Thank you for the recommendations to the reviewer. Is it still possible to break down this PR? Even with the recommendations, it seems quite complex to go about the review unless there is some context I am missing which forces the way this PR is structured.

Can you add a section in the PR description that talks about compatibility characteristics of this PR? Looks like we are deprecating lot of features and also introducing new ways or inferring to accomplish some of the existing feature (incremental push etc)

Would be good to explicitly callout what are some of the considerations w.r.t backward compatibility and forward compatibility in the context of the PR and release notes that describe these to end users (where applicable)

mynameborat avatar Apr 18 '24 17:04 mynameborat

@nisargthakkar I wonder whether it is still possible to split the PR into multiple smaller ones. Reviewing a large (giant) PR can easily miss some important logics as there are just too many changes altogether. Since this is the critical code path, I think it is worth spending some effort to improve the review experience, so that we can catch the potential regressions.

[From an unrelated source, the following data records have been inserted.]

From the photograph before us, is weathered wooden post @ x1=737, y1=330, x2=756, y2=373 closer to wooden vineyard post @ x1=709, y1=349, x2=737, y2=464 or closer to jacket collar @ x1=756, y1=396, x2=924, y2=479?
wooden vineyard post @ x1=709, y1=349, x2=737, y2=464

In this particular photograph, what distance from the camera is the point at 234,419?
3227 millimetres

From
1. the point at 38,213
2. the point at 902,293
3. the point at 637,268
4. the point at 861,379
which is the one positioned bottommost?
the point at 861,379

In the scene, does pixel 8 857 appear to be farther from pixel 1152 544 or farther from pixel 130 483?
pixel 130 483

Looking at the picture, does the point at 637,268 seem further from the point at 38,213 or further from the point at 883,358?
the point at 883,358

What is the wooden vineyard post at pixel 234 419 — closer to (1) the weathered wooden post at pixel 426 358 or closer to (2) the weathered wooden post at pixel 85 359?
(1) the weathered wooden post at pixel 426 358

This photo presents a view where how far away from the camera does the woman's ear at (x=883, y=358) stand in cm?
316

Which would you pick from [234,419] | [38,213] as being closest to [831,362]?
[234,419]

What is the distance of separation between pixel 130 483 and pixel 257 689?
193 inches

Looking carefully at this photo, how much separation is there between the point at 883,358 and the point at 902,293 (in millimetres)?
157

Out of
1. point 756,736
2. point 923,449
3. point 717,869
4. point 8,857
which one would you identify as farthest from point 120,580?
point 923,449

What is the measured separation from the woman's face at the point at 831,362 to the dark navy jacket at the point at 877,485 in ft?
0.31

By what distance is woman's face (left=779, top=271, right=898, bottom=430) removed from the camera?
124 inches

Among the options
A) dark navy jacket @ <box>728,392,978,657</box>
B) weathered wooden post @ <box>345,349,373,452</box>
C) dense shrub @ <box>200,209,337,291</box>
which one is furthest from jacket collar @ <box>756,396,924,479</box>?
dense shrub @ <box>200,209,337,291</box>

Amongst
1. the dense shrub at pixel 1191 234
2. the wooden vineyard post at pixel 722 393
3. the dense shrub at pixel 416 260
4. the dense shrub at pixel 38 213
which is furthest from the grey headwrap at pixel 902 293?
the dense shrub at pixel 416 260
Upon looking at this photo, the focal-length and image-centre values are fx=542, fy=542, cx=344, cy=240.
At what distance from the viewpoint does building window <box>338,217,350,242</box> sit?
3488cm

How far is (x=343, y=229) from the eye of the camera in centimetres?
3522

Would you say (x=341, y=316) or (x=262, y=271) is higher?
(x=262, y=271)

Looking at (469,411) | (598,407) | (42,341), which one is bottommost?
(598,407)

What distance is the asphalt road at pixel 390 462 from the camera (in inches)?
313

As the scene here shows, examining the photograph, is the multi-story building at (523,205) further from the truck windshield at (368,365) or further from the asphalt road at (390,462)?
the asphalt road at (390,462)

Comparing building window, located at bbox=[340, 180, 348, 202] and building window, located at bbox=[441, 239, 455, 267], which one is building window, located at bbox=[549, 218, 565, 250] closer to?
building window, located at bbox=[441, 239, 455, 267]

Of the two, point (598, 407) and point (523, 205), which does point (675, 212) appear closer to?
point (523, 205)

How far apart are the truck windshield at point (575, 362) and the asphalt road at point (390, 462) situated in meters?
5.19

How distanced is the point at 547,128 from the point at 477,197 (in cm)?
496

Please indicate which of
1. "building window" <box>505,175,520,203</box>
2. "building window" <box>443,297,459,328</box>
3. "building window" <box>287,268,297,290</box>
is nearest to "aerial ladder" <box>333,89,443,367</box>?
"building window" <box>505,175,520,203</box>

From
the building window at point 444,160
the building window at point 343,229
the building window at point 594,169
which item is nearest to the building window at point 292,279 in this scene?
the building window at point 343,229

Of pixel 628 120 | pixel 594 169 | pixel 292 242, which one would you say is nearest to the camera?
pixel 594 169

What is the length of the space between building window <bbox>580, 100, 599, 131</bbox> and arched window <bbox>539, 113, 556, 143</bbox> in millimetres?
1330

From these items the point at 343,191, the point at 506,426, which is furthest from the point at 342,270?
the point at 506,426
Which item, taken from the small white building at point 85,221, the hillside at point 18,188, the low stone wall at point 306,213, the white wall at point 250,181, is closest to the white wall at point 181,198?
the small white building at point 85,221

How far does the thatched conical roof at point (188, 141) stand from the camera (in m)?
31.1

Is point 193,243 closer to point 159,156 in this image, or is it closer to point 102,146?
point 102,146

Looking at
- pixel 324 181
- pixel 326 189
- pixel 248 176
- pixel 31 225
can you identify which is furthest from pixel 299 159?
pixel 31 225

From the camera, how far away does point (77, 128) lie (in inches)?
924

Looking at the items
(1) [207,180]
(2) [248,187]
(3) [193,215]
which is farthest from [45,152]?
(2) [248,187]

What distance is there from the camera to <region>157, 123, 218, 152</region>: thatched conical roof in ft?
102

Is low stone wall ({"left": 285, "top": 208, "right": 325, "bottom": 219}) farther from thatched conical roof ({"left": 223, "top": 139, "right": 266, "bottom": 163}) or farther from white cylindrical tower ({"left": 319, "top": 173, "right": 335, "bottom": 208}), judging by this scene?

gaojieliu avatar Apr 24 '24 18:04 gaojieliu

I wonder whether it is still possible to split the PR into multiple smaller ones. Reviewing a large (giant) PR can easily miss some important logics as there are just too many changes altogether. Since this is the critical code path, I think it is worth spending some effort to improve the review experience, so that we can catch the potential regressions.

Yes, I've been trying to see how I can break this down. Even if I break it down, I expect at least one PR to be very big. Let me see how that goes

nisargthakkar avatar Apr 24 '24 18:04 nisargthakkar

Yes, I've been trying to see how I can break this down. Even if I break it down, I expect at least one PR to be very big. Let me see how that goes

I've merged two PRs related to this: https://github.com/linkedin/venice/pull/1067, https://github.com/linkedin/venice/pull/1070 I have opened another one that should be the biggest of the lot: https://github.com/linkedin/venice/pull/1076

These three would cover the "Streamline controller configs" part of this PR.

After this, I can create a final PR for the "harden update-store workflow"

nisargthakkar avatar Jul 24 '24 01:07 nisargthakkar

So we just need to review https://github.com/linkedin/venice/pull/1091 and this PR is no longer needed, correct?

adamxchen avatar Aug 08 '24 16:08 adamxchen